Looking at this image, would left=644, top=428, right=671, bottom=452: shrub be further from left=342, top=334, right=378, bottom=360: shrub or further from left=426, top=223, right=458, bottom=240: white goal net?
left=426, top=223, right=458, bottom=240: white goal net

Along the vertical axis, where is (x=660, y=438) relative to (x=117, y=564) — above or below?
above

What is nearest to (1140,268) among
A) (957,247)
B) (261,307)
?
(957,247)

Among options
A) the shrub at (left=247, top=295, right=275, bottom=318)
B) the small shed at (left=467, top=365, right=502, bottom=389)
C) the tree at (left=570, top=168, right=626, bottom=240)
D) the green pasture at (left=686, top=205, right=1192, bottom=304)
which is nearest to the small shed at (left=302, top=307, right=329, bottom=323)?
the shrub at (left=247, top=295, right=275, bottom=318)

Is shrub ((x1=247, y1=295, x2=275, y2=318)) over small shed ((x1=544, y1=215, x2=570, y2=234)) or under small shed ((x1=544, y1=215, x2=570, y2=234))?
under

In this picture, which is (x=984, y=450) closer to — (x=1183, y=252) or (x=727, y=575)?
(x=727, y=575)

::::::::::

Copy every line of the data above word for word, leaving nothing out and changing nothing.

### REPLY
Looking at this image, would left=644, top=428, right=671, bottom=452: shrub be further from left=342, top=334, right=378, bottom=360: shrub or further from left=426, top=223, right=458, bottom=240: white goal net?
left=426, top=223, right=458, bottom=240: white goal net

Along the vertical axis, where is (x=660, y=438) relative to (x=117, y=564) — above or below?
above

What is nearest to (1140,268) among
A) (957,247)
B) (261,307)
?
(957,247)

Among options
A) the shrub at (left=247, top=295, right=275, bottom=318)
B) the small shed at (left=467, top=365, right=502, bottom=389)
C) the tree at (left=570, top=168, right=626, bottom=240)
D) the green pasture at (left=686, top=205, right=1192, bottom=304)
which is nearest to the small shed at (left=302, top=307, right=329, bottom=323)?
the shrub at (left=247, top=295, right=275, bottom=318)

Is shrub ((x1=247, y1=295, x2=275, y2=318)) over small shed ((x1=544, y1=215, x2=570, y2=234)) or under small shed ((x1=544, y1=215, x2=570, y2=234))?
under

In this picture, which is (x=984, y=450) closer to — (x=1183, y=252) or (x=727, y=575)?
(x=727, y=575)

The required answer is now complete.